Report to users
William W. Gould (President, StataCorp)
[minutes by Stephen P. Jenkins]
- Stata is about open development
Bill Gould began with an exposition of the philosophy behind Stata.
His opening remark was: "When Stata is 100% ado-files, then StataCorp can give
up and go home". In Stata 7, 82% of all Stata commands are defined by
ado-files; in Stata 6 the figure was 79%.
Stata is about open development with users on almost-as-near status as
developers. This is reflected in
- design of the software
- an open language
- same for StataCorp and users
- StataCorp must develop the language
- backwards compatibility essential or else users won't invest in adding new features
- documentation
- must document programming tools well
- distribution (historically the STB; increasingly the Net)
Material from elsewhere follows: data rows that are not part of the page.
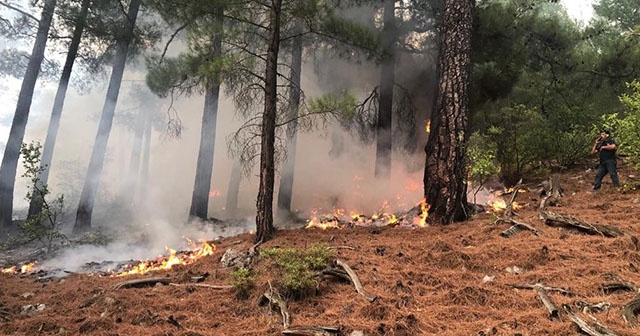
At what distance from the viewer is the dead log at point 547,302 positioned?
3.07 m

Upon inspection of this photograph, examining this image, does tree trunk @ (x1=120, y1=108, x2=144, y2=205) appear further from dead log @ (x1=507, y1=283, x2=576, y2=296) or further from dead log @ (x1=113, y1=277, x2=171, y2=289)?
dead log @ (x1=507, y1=283, x2=576, y2=296)

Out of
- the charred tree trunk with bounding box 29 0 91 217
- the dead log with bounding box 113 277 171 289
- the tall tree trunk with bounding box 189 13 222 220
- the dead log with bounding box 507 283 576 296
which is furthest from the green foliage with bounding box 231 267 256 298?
the charred tree trunk with bounding box 29 0 91 217

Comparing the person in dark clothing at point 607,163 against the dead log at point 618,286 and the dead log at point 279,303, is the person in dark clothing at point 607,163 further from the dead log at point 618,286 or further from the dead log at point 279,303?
the dead log at point 279,303

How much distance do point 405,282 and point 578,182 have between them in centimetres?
732

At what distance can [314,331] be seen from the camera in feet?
10.9

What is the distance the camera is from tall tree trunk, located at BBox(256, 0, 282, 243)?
299 inches

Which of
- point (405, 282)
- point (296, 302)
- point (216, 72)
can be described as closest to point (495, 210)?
point (405, 282)

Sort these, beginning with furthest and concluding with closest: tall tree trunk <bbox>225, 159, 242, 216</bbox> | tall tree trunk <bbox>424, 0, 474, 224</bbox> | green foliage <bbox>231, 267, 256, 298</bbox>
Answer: tall tree trunk <bbox>225, 159, 242, 216</bbox>
tall tree trunk <bbox>424, 0, 474, 224</bbox>
green foliage <bbox>231, 267, 256, 298</bbox>

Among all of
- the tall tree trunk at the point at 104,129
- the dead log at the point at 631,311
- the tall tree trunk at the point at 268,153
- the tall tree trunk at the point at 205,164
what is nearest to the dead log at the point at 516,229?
the dead log at the point at 631,311

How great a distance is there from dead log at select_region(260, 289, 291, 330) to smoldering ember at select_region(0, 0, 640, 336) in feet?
0.11

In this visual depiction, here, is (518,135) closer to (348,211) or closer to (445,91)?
(445,91)

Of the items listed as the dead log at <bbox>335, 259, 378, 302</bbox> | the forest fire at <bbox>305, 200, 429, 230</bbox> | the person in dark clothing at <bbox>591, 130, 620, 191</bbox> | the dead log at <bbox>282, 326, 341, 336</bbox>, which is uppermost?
the person in dark clothing at <bbox>591, 130, 620, 191</bbox>

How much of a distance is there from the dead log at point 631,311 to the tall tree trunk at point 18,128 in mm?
15253

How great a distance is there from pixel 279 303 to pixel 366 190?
9994mm
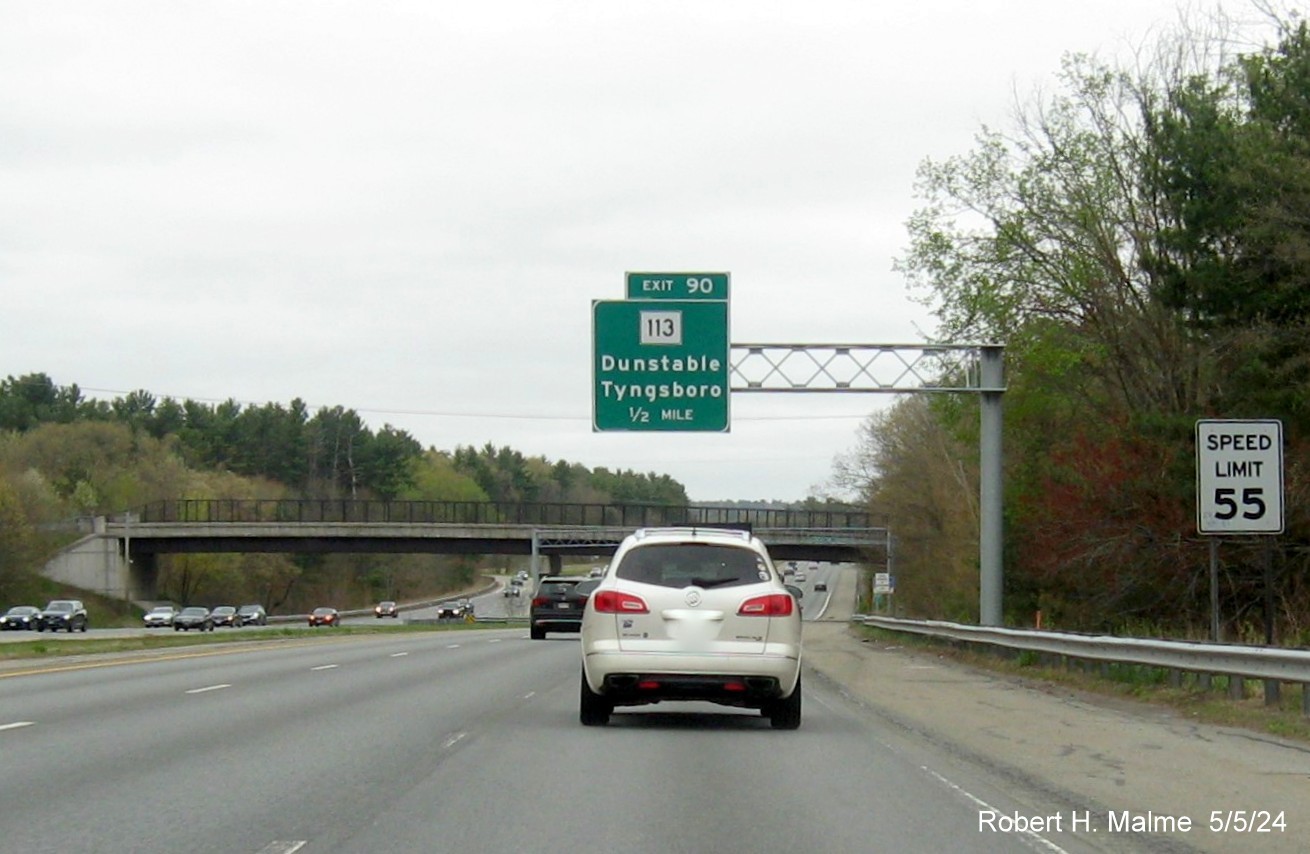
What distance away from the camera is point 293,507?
6029 inches

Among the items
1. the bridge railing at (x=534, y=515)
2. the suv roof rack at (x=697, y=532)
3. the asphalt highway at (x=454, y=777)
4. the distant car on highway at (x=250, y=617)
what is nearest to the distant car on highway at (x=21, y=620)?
the distant car on highway at (x=250, y=617)

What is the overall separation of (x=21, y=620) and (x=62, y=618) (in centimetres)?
319

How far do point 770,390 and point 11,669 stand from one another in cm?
1402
- important that distribution does not require approval of StataCorp or
users' innovation might be curtailed, hence STB was made mostly
independent of StataCorp
- Statalist developed (all by itself) and a very popular medium for
exchanging programs
- STB sales have not kept up with Stata sales
- net commands added to Stata
- carefully designed so that user sites could exist without StataCorp
approval
- search facility needed; currently provided by StataCorp, but if you look
at the innards of net search (webseek in Stata 6), you'll
find that the net search engine can specify any provider
- update carefully separated from net so that users don't
confuse StataCorp contributions (supported, with lots of certification)
from others
- SSC–IDEAS (Boston software archive) invented itself and has been very
successful
- the overall result that there are likely to be changes in the STB; more
details shortly.
- The evolution of Stata, version 6 to 7
During the life of Stata 6 (January 1999 – December 2000), there were 63
ado-file updates, i.e., one every 11 days on average; 4.7% of source code
lines were added; and 7.7% lines of ado code. Certification scripts also
increased (do-file lines up 37%).
Various other statistics were also shown.
Lots changed internally inside Stata when moving from 6 to 7, mainly to
accommodate a range of new features such as SMCL (pronounced "smickel"!)
- Why SMCL? Why is it seen to be so important? [And why not a standard mark-up language like HTML instead?]
- need to be able handle real-time output, e.g., iteration log. (HTML has the
idea of an end of document.)
- desires to add viewing features
- SMCL is currently just a text mark-up language but has the potential to do
very much more, and will do so in future, e.g., table formatting, smart
translations, user choice about what is produced (do you want to output
just coefficients and standard errors, say, or be able to add in means?)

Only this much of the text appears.